MD: Walter Maiolli è un artista straordinario. Lungo la mia ricerca di autenticità ho scoperto in lui uno spirito affine al mio. Un musicista che comprende che tecnica e spirito d’autenticità debbano avanzare mano nella mano. Molto semplicemente non esiste altro artista o gruppo sulla Terra che abbia l’esperienza di Walter in questo particolare tipo di musica, così fu un onore per me lavorare con lui e la sua équipe nella registrazione di strumenti musicali di questo antico periodo storico.

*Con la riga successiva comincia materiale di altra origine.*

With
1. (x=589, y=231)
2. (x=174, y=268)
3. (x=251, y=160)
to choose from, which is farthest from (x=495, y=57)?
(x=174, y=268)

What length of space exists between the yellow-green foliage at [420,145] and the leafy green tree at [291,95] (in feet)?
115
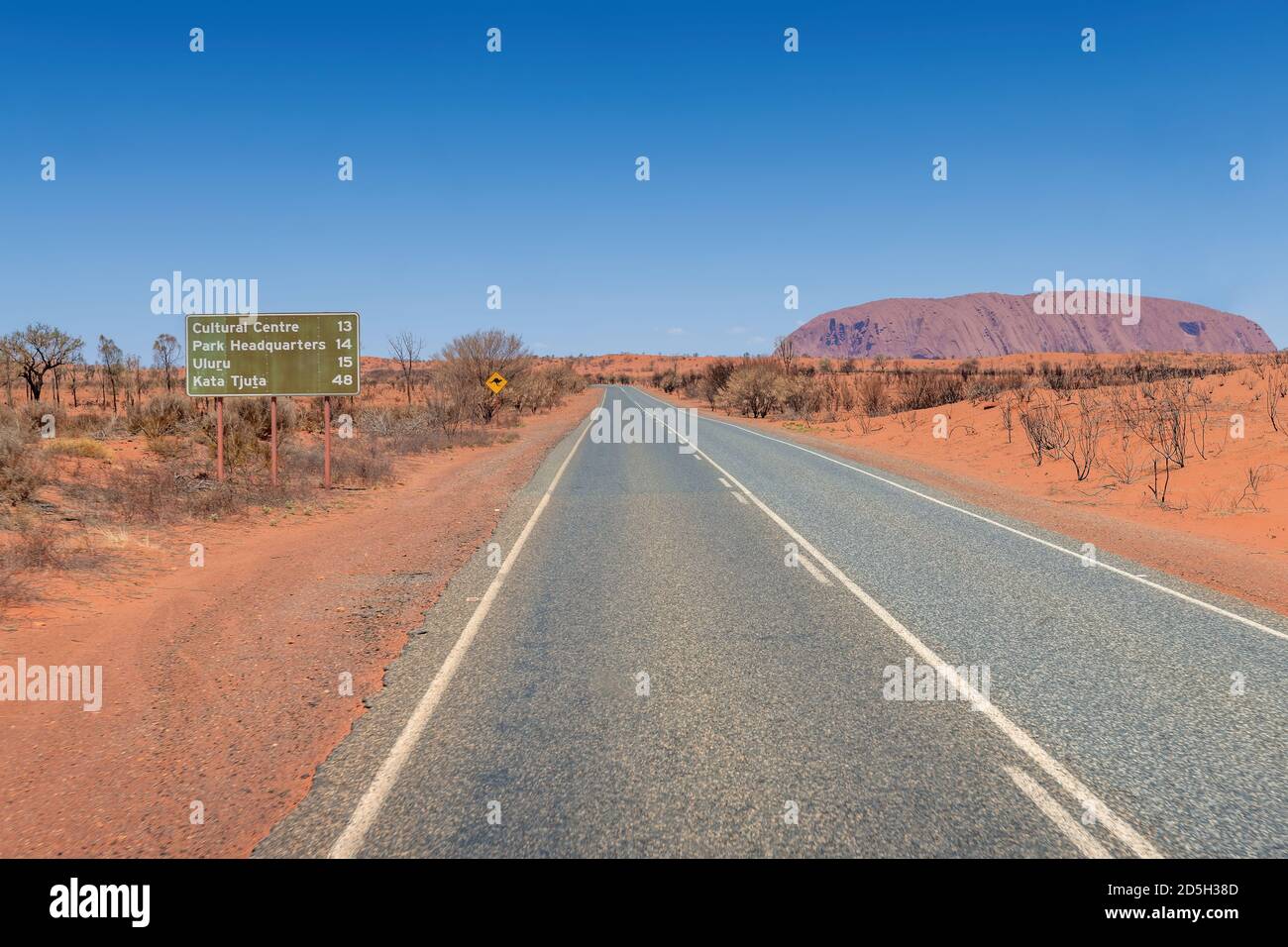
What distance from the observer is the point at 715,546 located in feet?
33.6

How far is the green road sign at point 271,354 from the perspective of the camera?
51.3 ft

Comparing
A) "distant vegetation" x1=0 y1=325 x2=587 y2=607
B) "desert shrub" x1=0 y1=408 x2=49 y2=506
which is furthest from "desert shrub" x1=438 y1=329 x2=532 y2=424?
"desert shrub" x1=0 y1=408 x2=49 y2=506

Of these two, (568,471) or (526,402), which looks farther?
(526,402)

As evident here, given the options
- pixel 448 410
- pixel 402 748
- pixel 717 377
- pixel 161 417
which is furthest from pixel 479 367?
pixel 402 748

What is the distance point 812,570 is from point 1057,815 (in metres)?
5.22

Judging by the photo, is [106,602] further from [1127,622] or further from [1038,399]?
[1038,399]

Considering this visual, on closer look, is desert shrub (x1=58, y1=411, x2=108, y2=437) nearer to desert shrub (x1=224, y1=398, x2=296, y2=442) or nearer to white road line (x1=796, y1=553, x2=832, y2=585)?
desert shrub (x1=224, y1=398, x2=296, y2=442)

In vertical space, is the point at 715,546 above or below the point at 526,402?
below

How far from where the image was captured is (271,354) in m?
16.0

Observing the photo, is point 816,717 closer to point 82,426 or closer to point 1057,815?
point 1057,815

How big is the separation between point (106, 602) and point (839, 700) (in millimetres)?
7086

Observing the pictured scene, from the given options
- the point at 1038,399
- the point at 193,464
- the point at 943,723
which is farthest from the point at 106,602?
the point at 1038,399

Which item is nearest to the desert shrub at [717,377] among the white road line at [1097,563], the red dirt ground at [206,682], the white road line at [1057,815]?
the white road line at [1097,563]

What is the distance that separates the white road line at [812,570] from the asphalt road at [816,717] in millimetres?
56
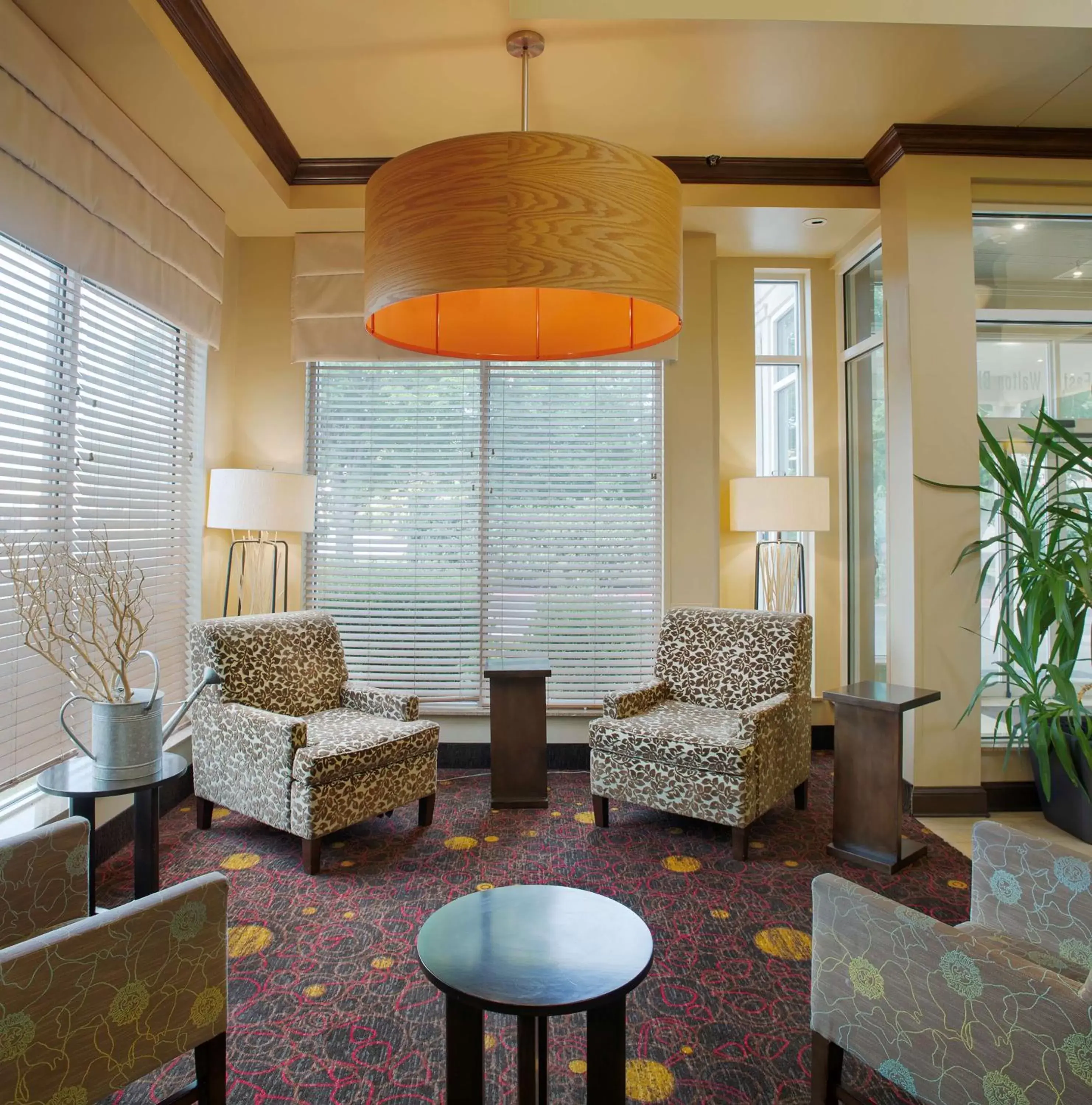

CS: Suo fratello Jeff Danna, anch’egli un compositore cinematografico, ha composto una notevole colonna sonora per The Gospel Of John, una pellicola drammatica diretta da Philip Saville basata sul Nuovo Testamento, che offre una riproposizione scenica e storica del Vangelo di Giovanni caratterizzata da un estremamente approfondito livello di dettaglio nonchè di aderenza alle fonti storiche.

MD: 
Si, ritengo The Gospel of John davvero una bellissima colonna sonora. E’ curioso che ad entrambi sia capitato di comporre musica per lo stesso soggetto, sebbene credo che quasi ogni musicista negli ultimi duemila anni potrebbe affermare lo stesso. Abbiamo certamente discusso del progetto, anche se bisogna tener presente che ogni lungometraggio è un caso a sé, anche molto differente nonostante la storia possa essere simile, e l’approccio di conseguenza può essere molto diverso.